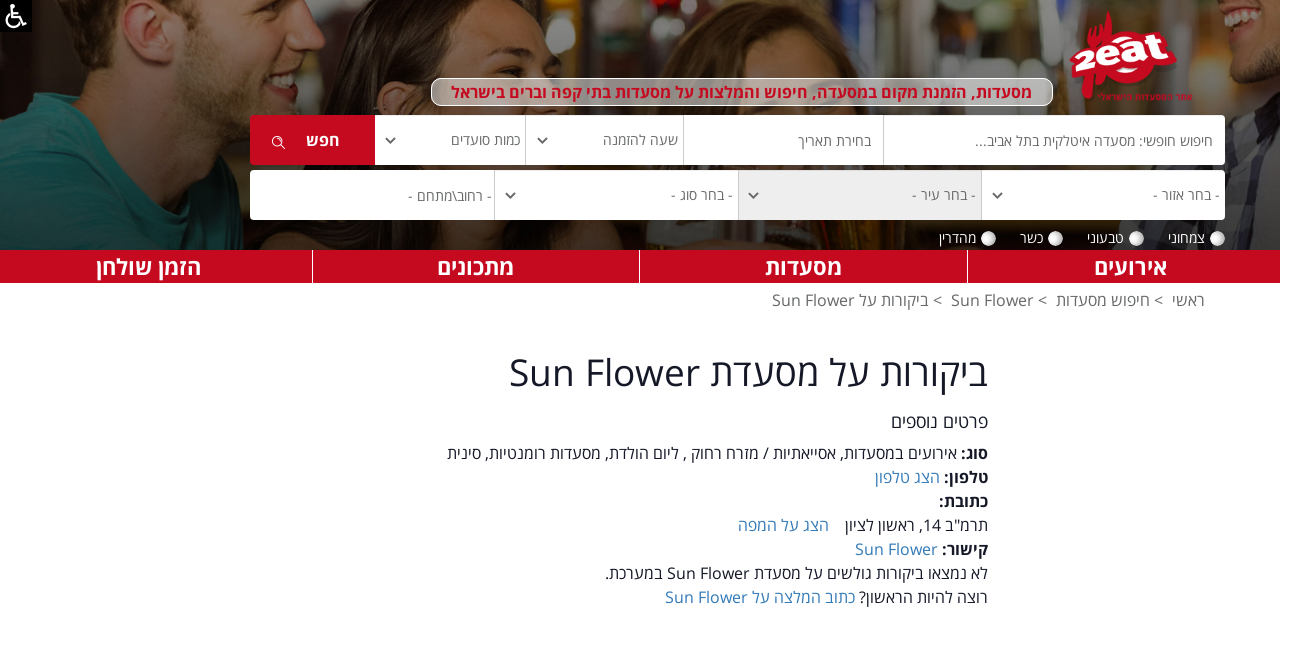

--- FILE ---
content_type: text/html; charset=utf-8
request_url: https://www.google.com/recaptcha/api2/aframe
body_size: 267
content:
<!DOCTYPE HTML><html><head><meta http-equiv="content-type" content="text/html; charset=UTF-8"></head><body><script nonce="Pww5gGfDqcHpvmOCUuc80Q">/** Anti-fraud and anti-abuse applications only. See google.com/recaptcha */ try{var clients={'sodar':'https://pagead2.googlesyndication.com/pagead/sodar?'};window.addEventListener("message",function(a){try{if(a.source===window.parent){var b=JSON.parse(a.data);var c=clients[b['id']];if(c){var d=document.createElement('img');d.src=c+b['params']+'&rc='+(localStorage.getItem("rc::a")?sessionStorage.getItem("rc::b"):"");window.document.body.appendChild(d);sessionStorage.setItem("rc::e",parseInt(sessionStorage.getItem("rc::e")||0)+1);localStorage.setItem("rc::h",'1764030485769');}}}catch(b){}});window.parent.postMessage("_grecaptcha_ready", "*");}catch(b){}</script></body></html>

--- FILE ---
content_type: text/javascript
request_url: https://www.2eat.co.il/ScriptResource.axd?d=qOX96ypLJkvImnHt7Oy_Mzf6QgGl8fjqN622PoZSC9ycWtfTtgXLmK-S3lwIAQWrV55PQ9JDmapRoav725_oz5qQ24s0RvSnH3vlTYkGcDS63bcijGYSnxt7kepaJri3bgT4tawIETKu0uiKMIWF3Q2&t=17b84382
body_size: -154
content:
Sys.Extended.UI.Localization.he={Calendar_Today:"היום: {0}"};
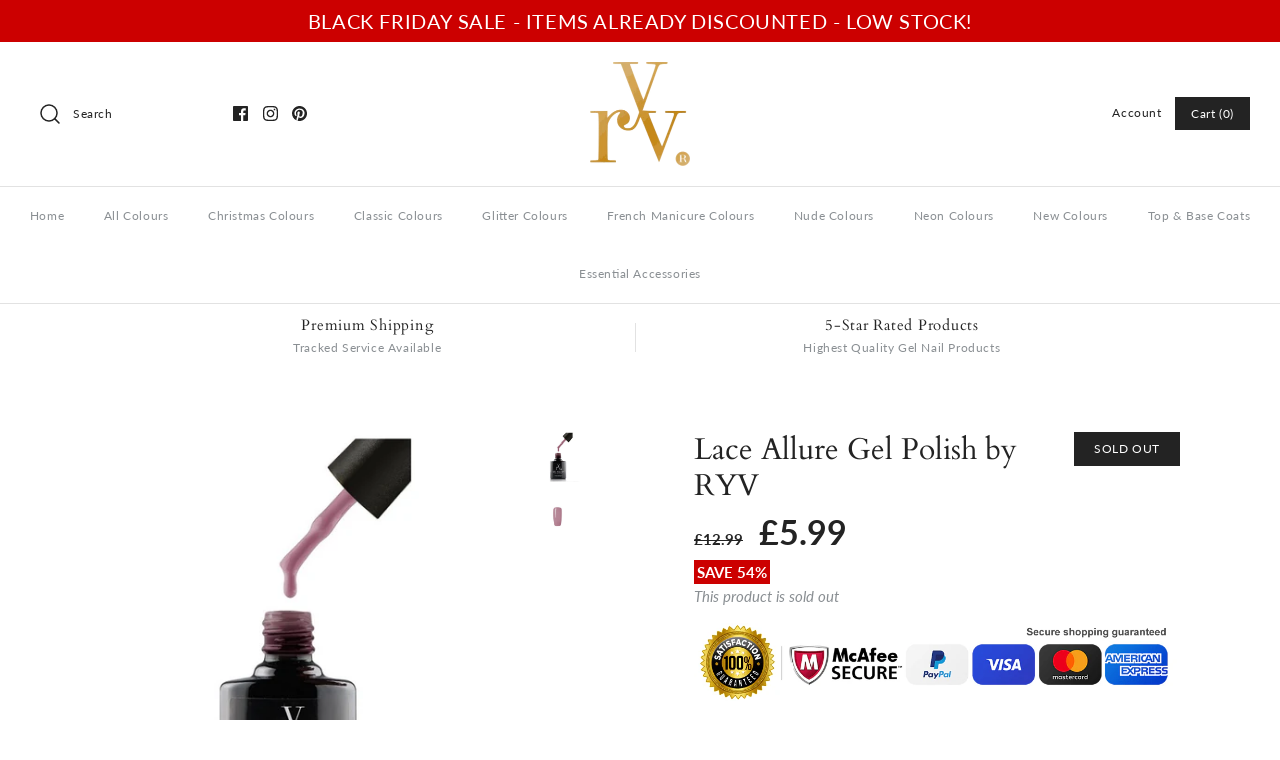

--- FILE ---
content_type: text/css
request_url: https://www.ryvgelpolish.com/cdn/shop/t/2/assets/bold-upsell-custom.css?v=150135899998303055901569420359
body_size: -608
content:
/*# sourceMappingURL=/cdn/shop/t/2/assets/bold-upsell-custom.css.map?v=150135899998303055901569420359 */
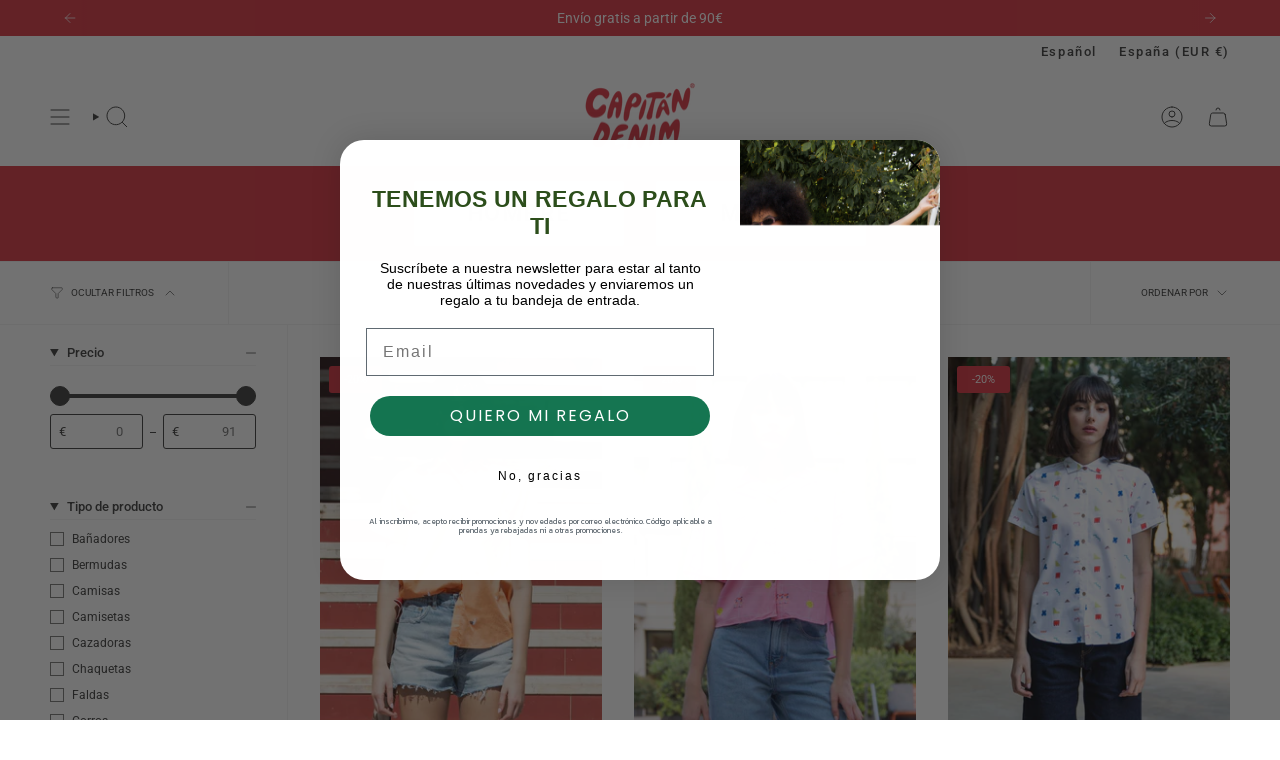

--- FILE ---
content_type: text/html; charset=UTF-8
request_url: https://www.stilyoapps.com/reconvert/reconvert_script_tags.php?shop=capitandenim.myshopify.com&store_client_id=Y2JkN2MwNzIxZWZmNjgxYWEzOWY0Yjg0OWU2YWMxNGYuYTYwODRiMmYwYTM4OTdmMGUwMjY0OGY2OGM2OGNlZTU%3D
body_size: -2
content:
{"result":"success","security_token":"$2y$10$lw5n\/slYujdPmNTwL8vXI.g3p2JE.zc5np3zkQEFcKDoY4I1JvsLS"}

--- FILE ---
content_type: text/html; charset=UTF-8
request_url: https://www.stilyoapps.com/reconvert/reconvert_script_tags.php?shop=capitandenim.myshopify.com&store_client_id=Y2JkN2MwNzIxZWZmNjgxYWEzOWY0Yjg0OWU2YWMxNGYuYTYwODRiMmYwYTM4OTdmMGUwMjY0OGY2OGM2OGNlZTU%3D
body_size: -2
content:
{"result":"success","security_token":"$2y$10$4ErCDMxlwxsRsiZx81a7HOPAORYbuQTUcFc89cLVtGvKlHsQheCVa"}

--- FILE ---
content_type: text/javascript
request_url: https://widgets.trustedshops.com/js/XD2719B51900CAD9763C2CBE8BF02D5C8.js
body_size: 1673
content:
((e,a)=>{const t={shopInfo:{tsId:"XD2719B51900CAD9763C2CBE8BF02D5C8",name:"Capitán Denim",url:"capitandenim.com",language:"es",targetMarket:"ESP",ratingVariant:"WIDGET",eTrustedIds:{accountId:"acc-d27cb002-d2f9-41b2-bb80-623b18a417f3",channelId:"chl-322f319f-d204-4bda-aef5-fad0b54c4ebf"},buyerProtection:{certificateType:"CLASSIC",certificateState:"PRODUCTION",mainProtectionCurrency:"EUR",classicProtectionAmount:2500,maxProtectionDuration:30,firstCertified:"2021-07-12 00:00:00"},reviewSystem:{rating:{averageRating:4.62,averageRatingCount:439,overallRatingCount:1346,distribution:{oneStar:26,twoStars:7,threeStars:7,fourStars:27,fiveStars:372}},reviews:[{average:5,buyerStatement:"Los tallajes están perfectamente explicados y así es sencillo que siempre te queden perfectos. Y la calidad de estos vaqueros es insuperable.",rawChangeDate:"2026-01-28T12:25:54.000Z",changeDate:"28/1/2026",transactionDate:"17/1/2026"},{average:5,buyerStatement:"La calidad del producto es innegable sin embargo, en esta ocasión, hay un desajuste en el tallaje. El modelo Thompson está al menos 2 tallas por encima respecto a un modelo previo que compré (slim flamingo). En concreto en el modelo thompson paso de una talla 42 que llevaba en los flamingo a una 46 ! Eso ha provocado que tenga que hacer un cambio de talla cuando el producto indicaba que usase mi talla habitual.\n\nPor lo demás, todo correcto una vez cambiados.",rawChangeDate:"2026-01-28T11:08:06.000Z",changeDate:"28/1/2026",transactionDate:"17/1/2026"},{average:5,buyerStatement:"La calidad de la prenda, los acabados, la rapidez del envío, las facilidades para el cambio,... una muy buena experiencia!",rawChangeDate:"2026-01-28T10:18:13.000Z",changeDate:"28/1/2026",transactionDate:"14/1/2026"}]},features:["REVIEWS_AUTO_COLLECTION","MARS_PUBLIC_QUESTIONNAIRE","MARS_QUESTIONNAIRE","MARS_REVIEWS","MARS_EVENTS","DISABLE_REVIEWREQUEST_SENDING","INDIVIDUAL_REVIEW_FORM","NET_RECOMMENDATION_SCORE","GUARANTEE_RECOG_CLASSIC_INTEGRATION"],consentManagementType:"OFF",urls:{profileUrl:"https://www.trstd.com/es-es/reviews/capitandenim-com",profileUrlLegalSection:"https://www.trstd.com/es-es/reviews/capitandenim-com#legal-info",reviewLegalUrl:"https://help.etrusted.com/hc/es/articles/23970864566162"},contractStartDate:"2020-11-04 00:00:00",shopkeeper:{name:"Mercajeans Group, S.L.",street:"C/ Larga 11 1",country:"ES",city:"Madrigueras",zip:"02230"},displayVariant:"full",variant:"full",twoLetterCountryCode:"ES"},"process.env":{STAGE:"prod"},externalConfig:{trustbadgeScriptUrl:"https://widgets.trustedshops.com/assets/trustbadge.js",cdnDomain:"widgets.trustedshops.com"},elementIdSuffix:"-98e3dadd90eb493088abdc5597a70810",buildTimestamp:"2026-01-30T05:36:50.535Z",buildStage:"prod"},r=t=>{const{trustbadgeScriptUrl:r}=t.externalConfig;let o=a.querySelector(`script[src="${r}"]`);o&&a.body.removeChild(o),o=a.createElement("script"),o.src=r,o.charset="utf-8",o.setAttribute("data-type","trustbadge-business-logic"),o.onerror=()=>{throw new Error(`The Trustbadge script could not be loaded from ${r}. Have you maybe selected an invalid TSID?`)},o.onload=()=>{e.trustbadge?.load(t)},a.body.appendChild(o)};"complete"===a.readyState?r(t):e.addEventListener("load",()=>{r(t)})})(window,document);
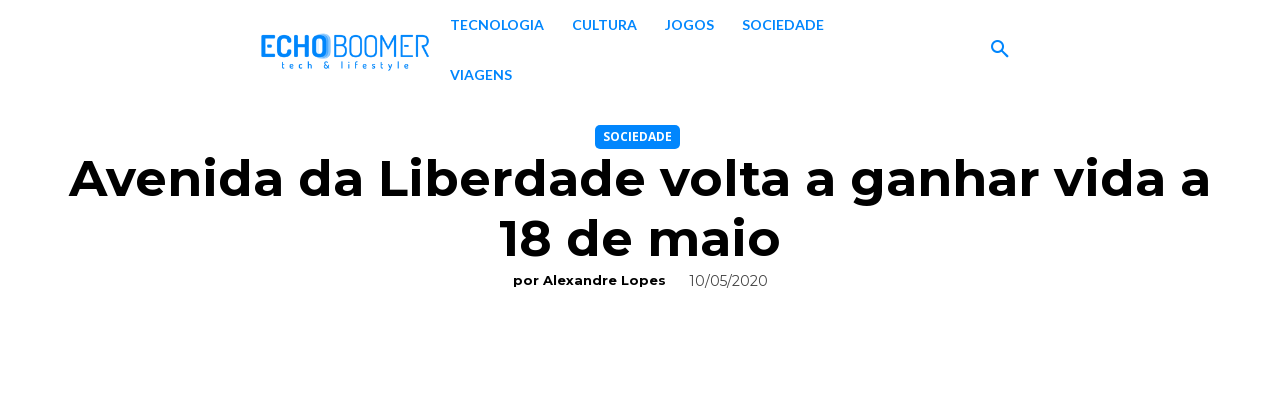

--- FILE ---
content_type: text/css
request_url: https://echoboomer.pt/wp-content/cache/min/1/wp-content/plugins/td-composer/legacy/Newspaper/includes/demos/entertainment/demo_style.css?ver=1761997740
body_size: 139
content:
.mx_image_background{background-color:#f2f2f2}.td-visibility-hidden{visibility:hidden}.clearfix{*zoom:1}.clearfix:before,.clearfix:after{display:table;content:"";line-height:0}.clearfix:after{clear:both}.td-entertainment .td-header-gradient:before{display:none}.td-entertainment .td_block_template_5 .td-block-title{margin-bottom:32px;margin-left:-17px}.td-entertainment .td_block_template_5 .td-block-title>*{border-left-width:3px}@media (min-width:768px) and (max-width:1018px){.td-entertainment .td_block_template_5 .td-block-title{margin-bottom:26px}}@media (max-width:767px){.td-entertainment .td_block_template_5 .td-block-title{margin-bottom:22px;margin-left:-15px}}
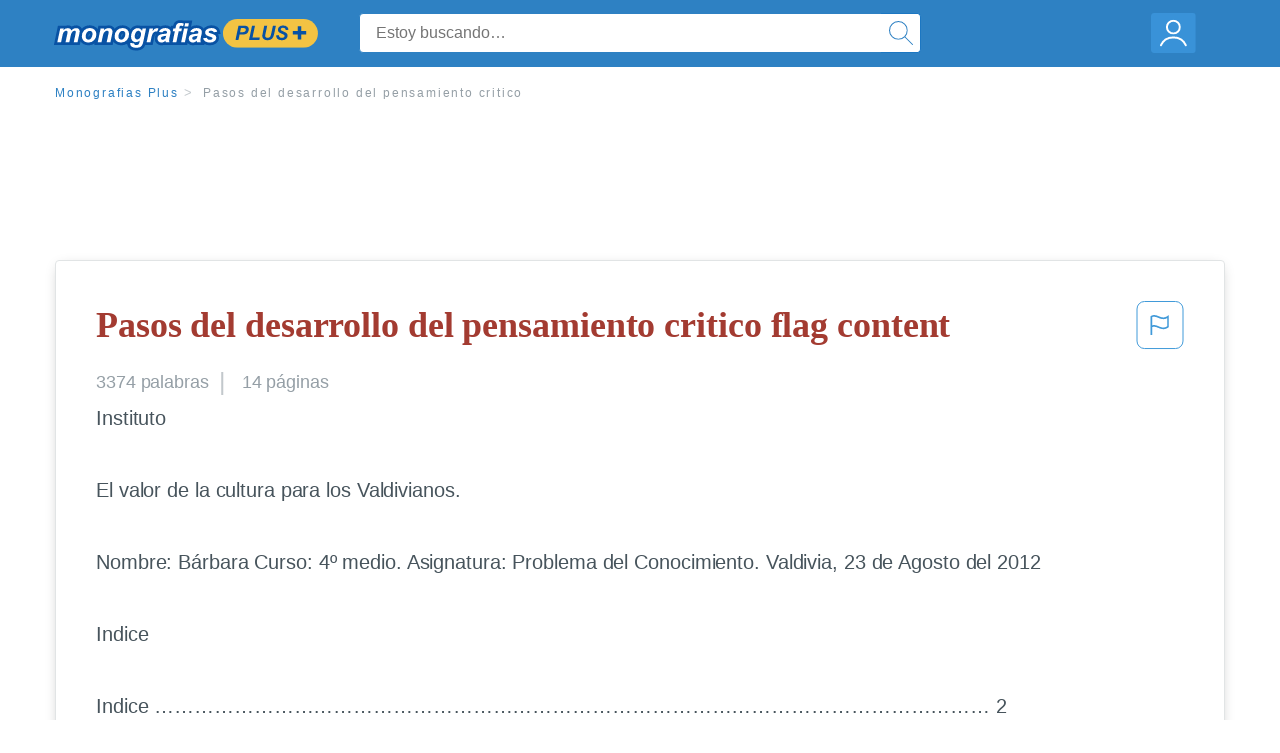

--- FILE ---
content_type: text/html; charset=UTF-8
request_url: https://www.monografias.com/docs/Pasos-del-desarrollo-del-pensamiento-critico-PKNMR6ZBZ
body_size: 2411
content:
<!DOCTYPE html>
<html lang="en">
<head>
    <meta charset="utf-8">
    <meta name="viewport" content="width=device-width, initial-scale=1">
    <title></title>
    <style>
        body {
            font-family: "Arial";
        }
    </style>
    <script type="text/javascript">
    window.awsWafCookieDomainList = ['monografias.com','cram.com','studymode.com','buenastareas.com','trabalhosfeitos.com','etudier.com','studentbrands.com','ipl.org','123helpme.com','termpaperwarehouse.com'];
    window.gokuProps = {
"key":"AQIDAHjcYu/GjX+QlghicBgQ/7bFaQZ+m5FKCMDnO+vTbNg96AH/fBFvfaA7K+1KaCan9LfqAAAAfjB8BgkqhkiG9w0BBwagbzBtAgEAMGgGCSqGSIb3DQEHATAeBglghkgBZQMEAS4wEQQMC0MccU5LrjWeBYrCAgEQgDs9i1wajYjyIVjI2IzdrlZ4K2f21dKYEHUFtx2cjX7w+A575drMLSELMlZIz+Gywfe6XhEbXsw2JTDb0A==",
          "iv":"EkQVRwFMlAAABp+t",
          "context":"RtoIv3Cfdc5q3eNrBxqJPp1/YDy497OtMq1pXvbvWqfTBPhL0gEDbFZoZ2cmK2+JUwzHfF/JCQ9ZiWcyuHR74uTV2UeF2Xf+lq0oUBW4Qf/GX7Ul7z4GD1kLhwbLNbbzqdd1Gr8x3HwLLo8TKQYdtlFM9d3VVRzrv/N2zMXfG+/Qp+PwOnmIKrznXiSAUs9pSF6GsysjRGDm+K/FOXHWZzJen9z+//fMf5lfSLPH8jkf8Ea9C3f6l04eZtWHQqBb70khia6aRSajn6JsMltRCUgp6ShuWO2GBFNPCYj+wnXxzWrM09IFAn+6sWsfbkZeACg5UDWSr6993+jaz1LPgvqCYjZ43f9Q4sSRdjZMlECrmrUTT5ohJfKWTPnL4KTxkiMo8JWDvkGl++yftJ8/8f5AFnnTaFzKVSdwzLZVlvJbbFgLZBv5uLsEcRbXvNWCw/LAiH/0d99nkQZCIlCnrA1SEbSpVPKmsyGrmLUOrrjZ9lD3csVUz+GbUmecxU8k/Rr/w2Sv/jQ8JvEUAiWPyZ9fdQsYd8djCStL4q6F+X2+ved72a2C60Y+yJBmyKX1G8dq5gXyrargFZ8FhB7BCZ0v6fzKc58Ev5z9JfQpZCbWYOaD7B3ZSI4EBL6GW3Uo0pC7z/7oDtklm2iWeVhc/eeun83ggKInI6KalZK930VPMxgilBryl71Me3bhrK5CRMl71dXczVHapHSPxuu5usxWIb6CZo4TDtGgvFzcvcnH6znIuzcfGtehPZPv2cEp5+nzg7Fg8iLQ2QYHzFN1yIQkg3eUWUuxZvCXYg=="
};
    </script>
    <script src="https://ab840a5abf4d.9b6e7044.us-east-2.token.awswaf.com/ab840a5abf4d/b0f70ab89207/06324290ec11/challenge.js"></script>
</head>
<body>
    <div id="challenge-container"></div>
    <script type="text/javascript">
        AwsWafIntegration.saveReferrer();
        AwsWafIntegration.checkForceRefresh().then((forceRefresh) => {
            if (forceRefresh) {
                AwsWafIntegration.forceRefreshToken().then(() => {
                    window.location.reload(true);
                });
            } else {
                AwsWafIntegration.getToken().then(() => {
                    window.location.reload(true);
                });
            }
        });
    </script>
    <noscript>
        <h1>JavaScript is disabled</h1>
        In order to continue, we need to verify that you're not a robot.
        This requires JavaScript. Enable JavaScript and then reload the page.
    </noscript>
</body>
</html>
★ ★ ★ ★
* **WORK ITEM**: Give the number of lines in the listing above that contain "challenge", and nothing else.

* **OUTPUT FOR THIS EXERCISE**: 2